# My !st marine, but experianced fresh...



## PerculaStu (Aug 1, 2005)

as some of you might know i have bought my 1st marine tank this week, i wont get it till sunday. 

the tank is esablished. and i get ALL the gear with it. 

i've been keeping discus and some other peacfull fresh water fish in the past so i have a good understanding of water changes and the nitrogen cycle. 

but how does these things apply to a marine enviroment? how often would a 65G marine tank need a water change? from my understadning if they survive the tank has a bredding pair or percula clowns and a goby. its a live rock tank, with no coral from my understanding. powered buy an ehiem cannister filter. 

should i set aside 60Litres a week for a change so the the water has time to age and i use the least amount of chemicals as possable? 

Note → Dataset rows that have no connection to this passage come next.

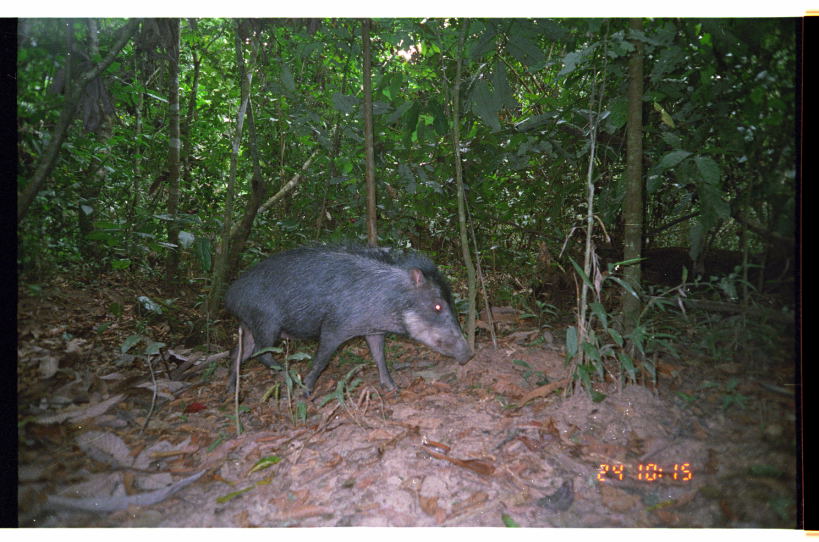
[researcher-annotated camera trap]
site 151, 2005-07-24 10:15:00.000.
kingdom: Animalia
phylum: Chordata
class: Mammalia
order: Artiodactyla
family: Tayassuidae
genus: Tayassu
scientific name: Tayassu pecari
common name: white-lipped peccary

any good internet reading materials on effective tank maintence that you guys might know of? any do's or don'ts? that yoy have learnt from your own experiances? 

thanks. 
stu


----------



## TheOldSalt (Jan 28, 2005)

Actually, it sounds like you've already figured out a pretty good regimen.
I'd add another filter or two, and/or preferably a skimmer. After the move things will be all shook up and need to resettle & re-cycle a bit before getting back to normal.
Otherwise, it sounds like you're already on the right track.


----------